WORK TO COMPLETE. Print exactly, and only, the lines running from the line containing "body_size: 898" through the end of the records below.
______
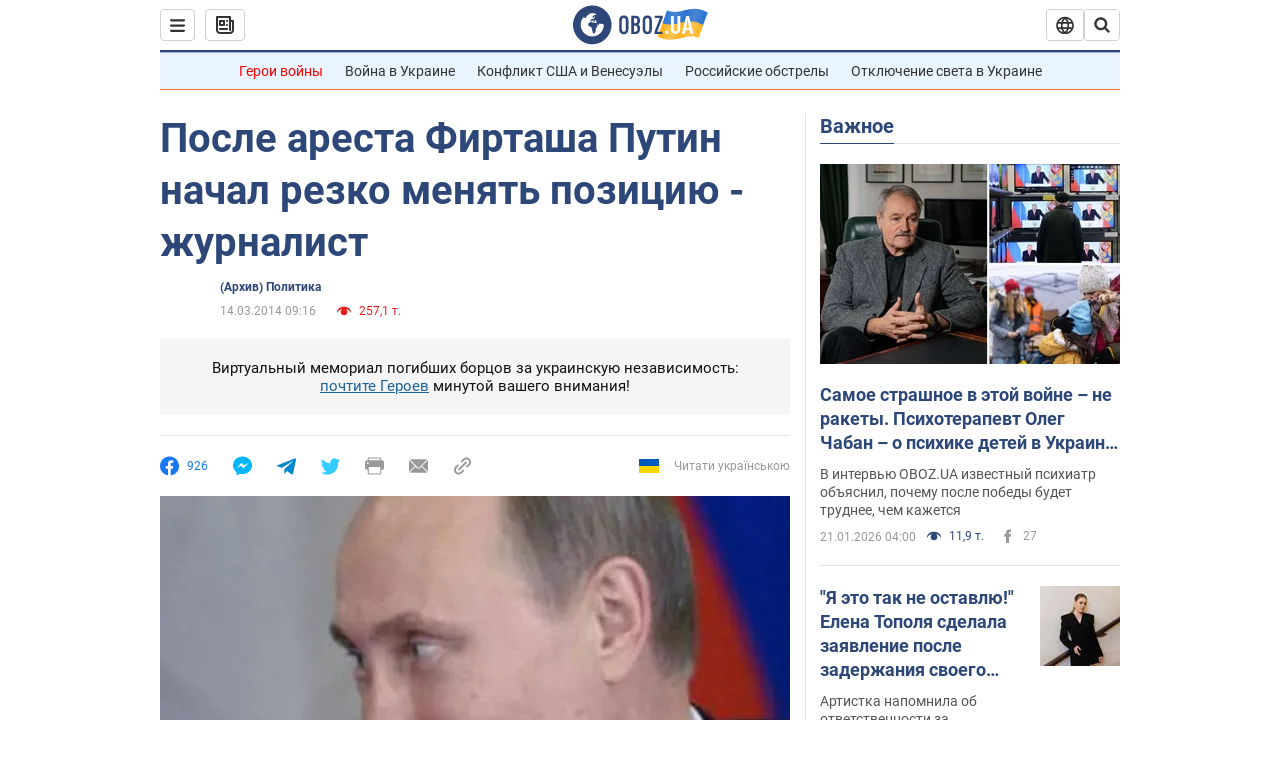

--- FILE ---
content_type: application/x-javascript; charset=utf-8
request_url: https://servicer.idealmedia.io/1418748/1?nocmp=1&sessionId=69714965-0c53c&sessionPage=1&sessionNumberWeek=1&sessionNumber=1&cbuster=1769032037093486560585&pvid=30b94463-f1ed-46a8-81b4-58ce5d02783c&implVersion=11&lct=1763555100&mp4=1&ap=1&consentStrLen=0&wlid=81b0308f-0191-4d5a-a353-aca24a9f2f73&uniqId=0729c&niet=4g&nisd=false&evt=%5B%7B%22event%22%3A1%2C%22methods%22%3A%5B1%2C2%5D%7D%2C%7B%22event%22%3A2%2C%22methods%22%3A%5B1%2C2%5D%7D%5D&pv=5&jsv=es6&dpr=1&hashCommit=cbd500eb&apt=2014-03-14T09%3A16%3A00&tfre=4219&scale_metric_1=64.00&scale_metric_2=256.00&scale_metric_3=100.00&w=0&h=1&tl=150&tlp=1&sz=0x1&szp=1&szl=1&cxurl=https%3A%2F%2Fnews.obozrevatel.com%2Fpolitics%2F57928-posle-aresta-firtasha-putin-nachal-rezko-menyat-pozitsiyu-zhurnalist.htm&ref=&lu=https%3A%2F%2Fnews.obozrevatel.com%2Fpolitics%2F57928-posle-aresta-firtasha-putin-nachal-rezko-menyat-pozitsiyu-zhurnalist.htm
body_size: 898
content:
var _mgq=_mgq||[];
_mgq.push(["IdealmediaLoadGoods1418748_0729c",[
["tsn.ua","11961761","1","Після окупації саме цього міста рф хоче закінчити війну","Переможниця «Битви екстрасенсів», тарологиня Яна Пасинкова передбачила, що Росія планувала вийти до Одеси і після окупації півдня України закінчити війну.","0","","","","8hftSrHd4LgKMQ5TzsE_LOcjHIL0X3wsWjUJaGWjr24wTJzDlndJxZG2sYQLxm7SJP9NESf5a0MfIieRFDqB_Kldt0JdlZKDYLbkLtP-Q-XkKw2jqgO3lAB_sEI3MATG",{"i":"https://s-img.idealmedia.io/n/11961761/45x45/96x0x386x386/aHR0cDovL2ltZ2hvc3RzLmNvbS90LzIwMjYtMDEvNTA5MTUzLzlhMjU5ODJiM2ExM2I0YjVhNjViYWFiOTg1ODY2NDBlLmpwZWc.webp?v=1769032037-4YviRtRbM8aAXWw-DqdiTsyYq1exJ3TjchdqMYajWbo","l":"https://clck.idealmedia.io/pnews/11961761/i/1298901/pp/1/1?h=8hftSrHd4LgKMQ5TzsE_LOcjHIL0X3wsWjUJaGWjr24wTJzDlndJxZG2sYQLxm7SJP9NESf5a0MfIieRFDqB_Kldt0JdlZKDYLbkLtP-Q-XkKw2jqgO3lAB_sEI3MATG&utm_campaign=obozrevatel.com&utm_source=obozrevatel.com&utm_medium=referral&rid=c141d05d-f712-11f0-b18d-d404e6f98490&tt=Direct&att=3&afrd=296&iv=11&ct=1&gdprApplies=0&muid=q0lhzzJdnjLd&st=-300&mp4=1&h2=RGCnD2pppFaSHdacZpvmnoTb7XFiyzmF87A5iRFByjv3Uq9CZQIGhHBl6Galy7GAk9TSCRwSv8cyrs8w0o3L6w**","adc":[],"sdl":0,"dl":"","category":"Интересное","dbbr":0,"bbrt":0,"type":"e","media-type":"static","clicktrackers":[],"cta":"Читати далі","cdt":"","tri":"c1423592-f712-11f0-b18d-d404e6f98490","crid":"11961761"}],],
{"awc":{},"dt":"desktop","ts":"","tt":"Direct","isBot":1,"h2":"RGCnD2pppFaSHdacZpvmnoTb7XFiyzmF87A5iRFByjv3Uq9CZQIGhHBl6Galy7GAk9TSCRwSv8cyrs8w0o3L6w**","ats":0,"rid":"c141d05d-f712-11f0-b18d-d404e6f98490","pvid":"30b94463-f1ed-46a8-81b4-58ce5d02783c","iv":11,"brid":32,"muidn":"q0lhzzJdnjLd","dnt":2,"cv":2,"afrd":296,"consent":true,"adv_src_id":39175}]);
_mgqp();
______
EXERCISE SOLUTION.
body_size: 898
content:
var _mgq=_mgq||[];
_mgq.push(["IdealmediaLoadGoods1418748_0729c",[
["tsn.ua","11961761","1","Після окупації саме цього міста рф хоче закінчити війну","Переможниця «Битви екстрасенсів», тарологиня Яна Пасинкова передбачила, що Росія планувала вийти до Одеси і після окупації півдня України закінчити війну.","0","","","","8hftSrHd4LgKMQ5TzsE_LOcjHIL0X3wsWjUJaGWjr24wTJzDlndJxZG2sYQLxm7SJP9NESf5a0MfIieRFDqB_Kldt0JdlZKDYLbkLtP-Q-XkKw2jqgO3lAB_sEI3MATG",{"i":"https://s-img.idealmedia.io/n/11961761/45x45/96x0x386x386/aHR0cDovL2ltZ2hvc3RzLmNvbS90LzIwMjYtMDEvNTA5MTUzLzlhMjU5ODJiM2ExM2I0YjVhNjViYWFiOTg1ODY2NDBlLmpwZWc.webp?v=1769032037-4YviRtRbM8aAXWw-DqdiTsyYq1exJ3TjchdqMYajWbo","l":"https://clck.idealmedia.io/pnews/11961761/i/1298901/pp/1/1?h=8hftSrHd4LgKMQ5TzsE_LOcjHIL0X3wsWjUJaGWjr24wTJzDlndJxZG2sYQLxm7SJP9NESf5a0MfIieRFDqB_Kldt0JdlZKDYLbkLtP-Q-XkKw2jqgO3lAB_sEI3MATG&utm_campaign=obozrevatel.com&utm_source=obozrevatel.com&utm_medium=referral&rid=c141d05d-f712-11f0-b18d-d404e6f98490&tt=Direct&att=3&afrd=296&iv=11&ct=1&gdprApplies=0&muid=q0lhzzJdnjLd&st=-300&mp4=1&h2=RGCnD2pppFaSHdacZpvmnoTb7XFiyzmF87A5iRFByjv3Uq9CZQIGhHBl6Galy7GAk9TSCRwSv8cyrs8w0o3L6w**","adc":[],"sdl":0,"dl":"","category":"Интересное","dbbr":0,"bbrt":0,"type":"e","media-type":"static","clicktrackers":[],"cta":"Читати далі","cdt":"","tri":"c1423592-f712-11f0-b18d-d404e6f98490","crid":"11961761"}],],
{"awc":{},"dt":"desktop","ts":"","tt":"Direct","isBot":1,"h2":"RGCnD2pppFaSHdacZpvmnoTb7XFiyzmF87A5iRFByjv3Uq9CZQIGhHBl6Galy7GAk9TSCRwSv8cyrs8w0o3L6w**","ats":0,"rid":"c141d05d-f712-11f0-b18d-d404e6f98490","pvid":"30b94463-f1ed-46a8-81b4-58ce5d02783c","iv":11,"brid":32,"muidn":"q0lhzzJdnjLd","dnt":2,"cv":2,"afrd":296,"consent":true,"adv_src_id":39175}]);
_mgqp();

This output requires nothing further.